Making it through the other end, she looked about for water to wash her cuts, and found the well. When the magic heads appeared and asked to be washed and combed and laid down gently, she bashed them on the head with her bottle of wine, and in response, the three heads cursed her with (respectively) leprosy, bad breath, and a poor cobbler for a husband.

When the ugly girl gets into town, the townsfolk are repelled by her leprous face and bad stink, and shun her – all except the cobbler, who (it just so happens) has remedies for both of them, and promises to apply them if the girl agrees to marry him. She readily does so, and they are married soon after. But when they return home to the King of Colchester’s court, the queen is so distraught that her daughter has married a mere cobbler that she hangs herself (which the king is greatly pleased by, since he hated her anyway).

The king gives the cobbler some money if he will take his new bride and go and live somewhere far away from court, and the two of them accept. And that, ladies and gentlemen, is the end of the odd tale of the three heads in the well.

Analysis

This fairy tale contains many of the elements we associate with fairy stories: beautiful kindly heroines who are shunned but whose kindness pays off in the end, ugly sisters who are evil-minded, stepmothers and stepsisters, the pattern of three (three heads in the well, three blessings, three curses).

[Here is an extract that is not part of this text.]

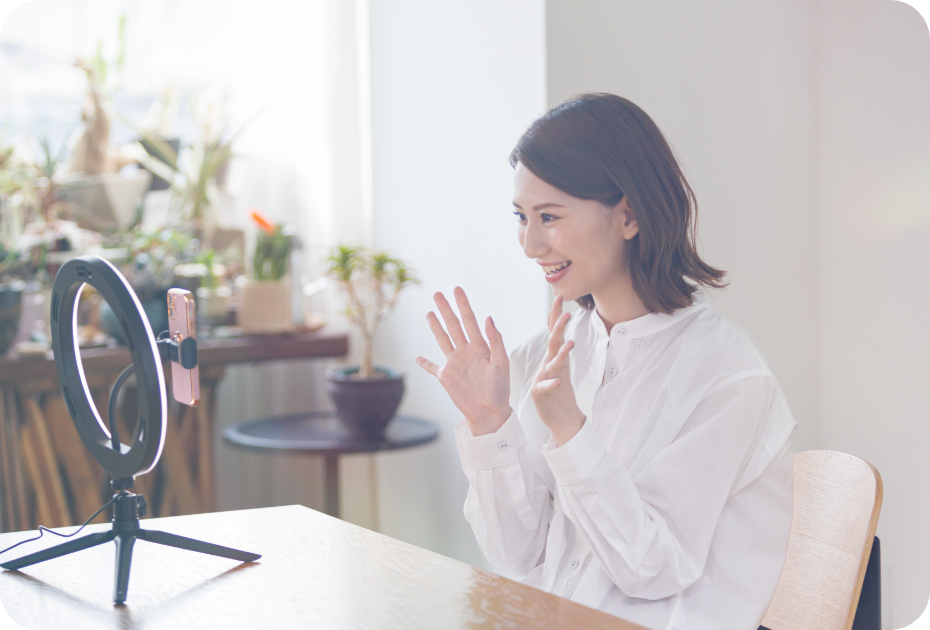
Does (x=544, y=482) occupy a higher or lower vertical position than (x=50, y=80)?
lower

The story has to be one of the most class-conscious of all the classic fairy tales: it’s about making a good marriage, and how kindness will allow you to do so, which was probably intended as a bit of escapism for people who knew that, in the real world, money, not a good heart, would determine how well you married. (Thankfully things have changed on this front, although money and class still matter a great deal, of course.)

Although this story appears to have first turned up in print as a fairy tale called ‘The King of Colchester’s Daughters’ in a chapbook from the early eighteenth century (The History of Four Kings, Their Queens and Daughters, Kings of Canterbury, Colchester, Cornwall and Cumberland. Being the Merry Tales of Tom Hodge, And his School-Fellows), the story almost certainly existed orally before this. Indeed, George Peele’s play The Old Wives’ Tale, from 1595, refers to a very similar story.

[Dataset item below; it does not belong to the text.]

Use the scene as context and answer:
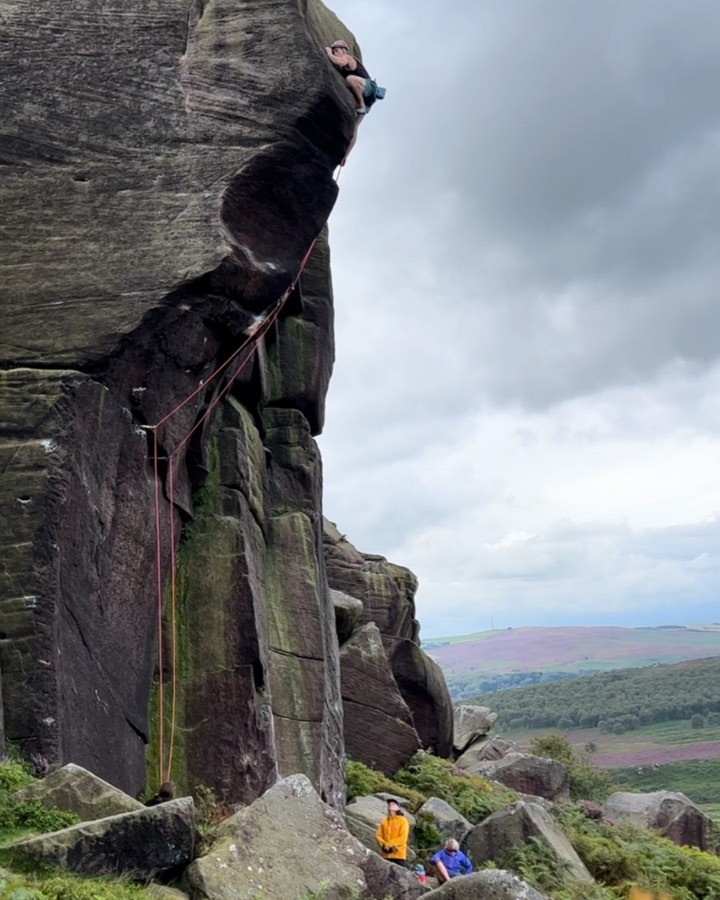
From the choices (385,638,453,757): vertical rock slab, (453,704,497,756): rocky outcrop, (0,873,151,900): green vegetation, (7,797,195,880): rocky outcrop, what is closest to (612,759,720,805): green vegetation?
(453,704,497,756): rocky outcrop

It’s tempting to see such stories as having their origins in even older stories and traditions: for instance, the various links between wells and severed heads in Scottish and Welsh folklore and early Christian tales of healing waters springing up where the severed heads of saints fell. One wonders whether ‘The Three Heads in a Well’ sprang up (as it were) out of such earlier tales.

Continue to explore the world of fairy tales with these classic Victorian fairy stories, our history of the ‘Puss in Boots’ fairy tale, our discussion of the Bluebeard myth, and our analysis of the ‘Hansel and Gretel’ fairy tale.

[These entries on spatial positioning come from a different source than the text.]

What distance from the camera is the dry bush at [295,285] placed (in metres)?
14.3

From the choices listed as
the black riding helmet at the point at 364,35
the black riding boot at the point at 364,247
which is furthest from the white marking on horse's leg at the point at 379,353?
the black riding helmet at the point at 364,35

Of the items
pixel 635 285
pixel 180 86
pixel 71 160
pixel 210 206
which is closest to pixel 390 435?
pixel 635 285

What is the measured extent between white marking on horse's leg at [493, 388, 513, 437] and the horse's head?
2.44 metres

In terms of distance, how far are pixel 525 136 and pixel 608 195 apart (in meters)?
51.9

4 thoughts on “A Summary and Analysis of the ‘Three Heads in the Well’ Fairy Tale”

  1. What a treat! Thank you. It brought back memories. When I was a child my grandmother used to tell me stories very similar to that one, and she learned them from her mother, orally. These were stories I have never heard anywhere else or read about, and usually, these were very long stories. All of them were along those lines, some of them a bit grim but I enjoyed them all. I am so sorry that I never made an attempt to write them down because now, I am much older and cannot remember them as she told them, only bits and pieces, which I am sure I would get mixed up. She is gone now, and with her, those wonderful stories.